Life is a race to futility. This video of Barbie Jay is a showcase of those different scenarios of futility. Barbie Jay self-appoints himself as a teacher then invites various residents to his intellectual lectures as he presents his research thesis on futility. We are given the first scenario of two shopkeepers competing over a customer.
He then presents the case of a graduate who completes his degree at Makerere University. As the norm dictates, he throws a graduation party. Then, the endless search for jobs begins. You know where the graduate ends up? He joins the Old Taxi Park as a senior conductor.
This video is very much tuned to reality. It asks the same questions that we ask ourselves when alone, and it gives one answer to those questions; “it’s all pointless.” That’s the depressing part of the video. It shows us the Ugandan versions of Greek legend, Sisyphus, who cheated Hades and was punished for eternity to keep rolling a boulder up a mountain. Thus, in this video, Barbie Jay whether knowingly or unknowingly compares the human race to Sisyphus. Yet the video tries to make a similar conclusion about Sisyphus-that we must imagine Ugandans happy in this chase of wind.

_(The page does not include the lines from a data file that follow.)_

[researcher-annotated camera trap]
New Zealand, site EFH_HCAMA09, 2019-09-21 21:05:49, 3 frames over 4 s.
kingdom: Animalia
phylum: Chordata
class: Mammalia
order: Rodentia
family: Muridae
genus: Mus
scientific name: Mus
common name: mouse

But isn’t Barbie Jay’s video futile itself? Does it make any real point other than that which we already know? The video tries too much to illustrate every case the song talks about. A better work would have been done if the producers zeroed down on one case and gave it a laser kind of focus. As a result of the many cases, it seems disorganised, far off from a good music video, and another pointless video. Bwerere just.